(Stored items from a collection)
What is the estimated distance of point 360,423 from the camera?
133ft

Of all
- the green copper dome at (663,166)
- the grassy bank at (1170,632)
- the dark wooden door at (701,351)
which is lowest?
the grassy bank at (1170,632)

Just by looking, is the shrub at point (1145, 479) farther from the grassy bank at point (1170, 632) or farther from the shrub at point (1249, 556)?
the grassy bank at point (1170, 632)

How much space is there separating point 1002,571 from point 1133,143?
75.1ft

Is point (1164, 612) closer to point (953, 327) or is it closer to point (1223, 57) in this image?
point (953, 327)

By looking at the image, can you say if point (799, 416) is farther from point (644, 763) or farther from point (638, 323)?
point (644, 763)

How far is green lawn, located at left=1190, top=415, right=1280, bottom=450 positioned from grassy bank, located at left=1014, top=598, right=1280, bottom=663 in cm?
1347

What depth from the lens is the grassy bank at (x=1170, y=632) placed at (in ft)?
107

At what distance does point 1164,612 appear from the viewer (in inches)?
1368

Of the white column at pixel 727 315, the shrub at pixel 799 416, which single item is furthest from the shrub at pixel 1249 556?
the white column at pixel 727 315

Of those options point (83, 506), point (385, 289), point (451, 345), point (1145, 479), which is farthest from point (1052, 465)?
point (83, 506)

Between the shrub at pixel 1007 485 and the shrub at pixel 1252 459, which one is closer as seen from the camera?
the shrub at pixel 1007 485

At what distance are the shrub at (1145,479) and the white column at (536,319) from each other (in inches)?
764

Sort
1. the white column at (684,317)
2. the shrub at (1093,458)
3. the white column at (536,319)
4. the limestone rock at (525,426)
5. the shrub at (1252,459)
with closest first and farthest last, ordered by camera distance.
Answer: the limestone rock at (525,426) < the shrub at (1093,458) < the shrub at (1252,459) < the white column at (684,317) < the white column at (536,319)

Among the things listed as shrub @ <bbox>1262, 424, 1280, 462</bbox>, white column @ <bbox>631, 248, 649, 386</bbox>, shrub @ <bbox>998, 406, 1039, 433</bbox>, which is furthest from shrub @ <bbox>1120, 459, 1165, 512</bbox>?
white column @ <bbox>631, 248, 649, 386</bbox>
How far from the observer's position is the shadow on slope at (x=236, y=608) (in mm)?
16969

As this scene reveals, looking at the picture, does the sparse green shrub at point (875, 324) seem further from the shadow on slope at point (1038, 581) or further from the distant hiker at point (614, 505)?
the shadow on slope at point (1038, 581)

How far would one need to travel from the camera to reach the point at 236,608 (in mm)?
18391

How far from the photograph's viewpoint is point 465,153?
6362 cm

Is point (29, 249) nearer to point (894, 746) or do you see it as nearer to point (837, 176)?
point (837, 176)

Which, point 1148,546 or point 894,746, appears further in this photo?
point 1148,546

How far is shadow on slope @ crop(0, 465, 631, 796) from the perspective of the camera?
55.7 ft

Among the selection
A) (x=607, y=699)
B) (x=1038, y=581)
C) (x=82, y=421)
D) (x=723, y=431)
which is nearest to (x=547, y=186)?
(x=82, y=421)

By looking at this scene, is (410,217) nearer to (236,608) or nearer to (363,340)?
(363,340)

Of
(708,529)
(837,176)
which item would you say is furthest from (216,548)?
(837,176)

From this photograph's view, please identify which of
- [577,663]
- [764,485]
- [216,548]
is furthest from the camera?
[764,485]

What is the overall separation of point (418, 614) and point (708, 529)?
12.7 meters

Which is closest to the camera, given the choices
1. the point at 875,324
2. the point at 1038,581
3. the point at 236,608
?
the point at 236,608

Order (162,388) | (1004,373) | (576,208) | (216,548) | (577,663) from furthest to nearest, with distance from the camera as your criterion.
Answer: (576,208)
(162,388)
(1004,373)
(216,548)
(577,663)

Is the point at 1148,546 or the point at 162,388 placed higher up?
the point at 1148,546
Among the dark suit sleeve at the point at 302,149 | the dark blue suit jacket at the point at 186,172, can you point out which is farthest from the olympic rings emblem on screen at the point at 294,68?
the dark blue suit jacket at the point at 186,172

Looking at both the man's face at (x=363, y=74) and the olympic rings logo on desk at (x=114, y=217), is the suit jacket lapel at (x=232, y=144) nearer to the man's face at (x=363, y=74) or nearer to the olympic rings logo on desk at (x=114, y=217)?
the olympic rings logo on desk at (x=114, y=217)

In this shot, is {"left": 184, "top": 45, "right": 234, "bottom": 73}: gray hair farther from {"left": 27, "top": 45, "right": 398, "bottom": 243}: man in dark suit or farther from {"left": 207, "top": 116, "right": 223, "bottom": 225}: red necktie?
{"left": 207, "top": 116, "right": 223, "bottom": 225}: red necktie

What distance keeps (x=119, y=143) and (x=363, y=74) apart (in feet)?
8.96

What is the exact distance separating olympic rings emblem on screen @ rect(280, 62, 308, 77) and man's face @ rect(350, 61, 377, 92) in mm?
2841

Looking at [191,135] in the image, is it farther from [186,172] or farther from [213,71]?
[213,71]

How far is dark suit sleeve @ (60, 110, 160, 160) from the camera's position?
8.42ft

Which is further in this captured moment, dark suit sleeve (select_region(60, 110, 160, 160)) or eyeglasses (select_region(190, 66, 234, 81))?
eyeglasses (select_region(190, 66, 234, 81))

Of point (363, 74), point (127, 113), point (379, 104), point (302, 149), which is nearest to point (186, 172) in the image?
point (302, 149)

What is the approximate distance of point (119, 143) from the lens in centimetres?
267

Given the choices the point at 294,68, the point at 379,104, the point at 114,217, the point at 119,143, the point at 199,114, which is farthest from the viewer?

* **What to work on**
Print every entry exactly as it appears.

* **Task output**
What is the estimated distance of point 360,423 from the camera?
133ft

Of all
- the green copper dome at (663,166)
- the grassy bank at (1170,632)
- the dark wooden door at (701,351)
which is lowest?
the grassy bank at (1170,632)

Just by looking, is the shrub at point (1145, 479) farther from the grassy bank at point (1170, 632) or farther from the shrub at point (1249, 556)?
the grassy bank at point (1170, 632)

How much space is there separating point 1002,571 from point 1133,143?
75.1ft

Is point (1164, 612) closer to point (953, 327) or is it closer to point (1223, 57) in this image?
point (953, 327)

By looking at the image, can you say if point (799, 416) is farther from point (644, 763) or farther from point (638, 323)?
point (644, 763)

How far is green lawn, located at left=1190, top=415, right=1280, bottom=450 positioned from grassy bank, located at left=1014, top=598, right=1280, bottom=663 in cm?
1347

What depth from the lens is the grassy bank at (x=1170, y=632) placed at (in ft)?
107

At what distance does point 1164,612 appear from the viewer (in inches)?
1368

Of the white column at pixel 727 315, the shrub at pixel 799 416, which single item is furthest from the shrub at pixel 1249 556?
the white column at pixel 727 315

Of those options point (83, 506), point (385, 289), point (451, 345), point (1145, 479), which is farthest from point (1052, 465)?
point (83, 506)

Between the shrub at pixel 1007 485 and the shrub at pixel 1252 459, which one is closer as seen from the camera?
the shrub at pixel 1007 485

At what distance are the shrub at (1145,479) and the white column at (536,319) from each other (in inches)?
764

Sort
1. the white column at (684,317)
2. the shrub at (1093,458)
3. the white column at (536,319)
4. the limestone rock at (525,426)
5. the shrub at (1252,459)
with closest first and farthest last, ordered by camera distance.
Answer: the limestone rock at (525,426) < the shrub at (1093,458) < the shrub at (1252,459) < the white column at (684,317) < the white column at (536,319)

Among the things listed as shrub @ <bbox>1262, 424, 1280, 462</bbox>, white column @ <bbox>631, 248, 649, 386</bbox>, shrub @ <bbox>998, 406, 1039, 433</bbox>, which is furthest from shrub @ <bbox>1120, 459, 1165, 512</bbox>?
white column @ <bbox>631, 248, 649, 386</bbox>
How far from the observer's position is the shadow on slope at (x=236, y=608) (in mm)?
16969

As this scene reveals, looking at the picture, does the sparse green shrub at point (875, 324) seem further from the shadow on slope at point (1038, 581) or further from the distant hiker at point (614, 505)?
the shadow on slope at point (1038, 581)

How far would one need to travel from the camera to reach the point at 236,608 (in mm)?
18391

How far from the photograph's viewpoint is point 465,153?
6362 cm

Is point (29, 249) nearer to point (894, 746) or do you see it as nearer to point (837, 176)?
point (837, 176)

Which, point 1148,546 or point 894,746, appears further in this photo?
point 1148,546

How far is shadow on slope @ crop(0, 465, 631, 796) from the perspective of the camera?
55.7 ft

Among the selection
A) (x=607, y=699)
B) (x=1038, y=581)
C) (x=82, y=421)
D) (x=723, y=431)
which is nearest to (x=547, y=186)?
(x=82, y=421)

By looking at this scene, is (410,217) nearer to (236,608) or nearer to (363,340)?
(363,340)

Of
(708,529)
(837,176)
which item would you say is furthest from (216,548)?
(837,176)

From this photograph's view, please identify which of
- [577,663]
- [764,485]
- [216,548]
is furthest from the camera?
[764,485]

What is the overall separation of point (418, 614) and point (708, 529)?
12.7 meters

Which is closest to the camera, given the choices
1. the point at 875,324
2. the point at 1038,581
3. the point at 236,608
?
the point at 236,608

Order (162,388) | (1004,373) | (576,208) | (216,548) | (577,663) from furthest to nearest, with distance from the camera as your criterion.
Answer: (576,208)
(162,388)
(1004,373)
(216,548)
(577,663)

Is the point at 1148,546 or the point at 162,388 placed higher up?
the point at 1148,546
Among the dark suit sleeve at the point at 302,149 | the dark blue suit jacket at the point at 186,172, can you point out which is farthest from the olympic rings emblem on screen at the point at 294,68?
the dark blue suit jacket at the point at 186,172

Looking at both the man's face at (x=363, y=74) and the olympic rings logo on desk at (x=114, y=217), is the suit jacket lapel at (x=232, y=144) nearer to the man's face at (x=363, y=74) or nearer to the olympic rings logo on desk at (x=114, y=217)?
the olympic rings logo on desk at (x=114, y=217)

In this shot, is {"left": 184, "top": 45, "right": 234, "bottom": 73}: gray hair farther from {"left": 27, "top": 45, "right": 398, "bottom": 243}: man in dark suit or farther from {"left": 207, "top": 116, "right": 223, "bottom": 225}: red necktie?
{"left": 207, "top": 116, "right": 223, "bottom": 225}: red necktie

What distance keeps (x=119, y=143) and (x=363, y=74) apart (in feet)?
8.96

What is the exact distance separating olympic rings emblem on screen @ rect(280, 62, 308, 77) and man's face @ rect(350, 61, 377, 92) in mm?
2841

Looking at [191,135] in the image, is it farther from [186,172] or farther from [213,71]?
[213,71]

How far is dark suit sleeve @ (60, 110, 160, 160) from the camera's position?
8.42ft

Which is further in this captured moment, dark suit sleeve (select_region(60, 110, 160, 160)) or eyeglasses (select_region(190, 66, 234, 81))?
eyeglasses (select_region(190, 66, 234, 81))

Of point (363, 74), point (127, 113), point (379, 104), point (302, 149), which is nearest to point (186, 172) in the image?
point (302, 149)

What is the approximate distance of point (119, 143) from the lens in centimetres?
267

Given the choices the point at 294,68, the point at 379,104, the point at 114,217, the point at 119,143, the point at 199,114, which is farthest from the viewer?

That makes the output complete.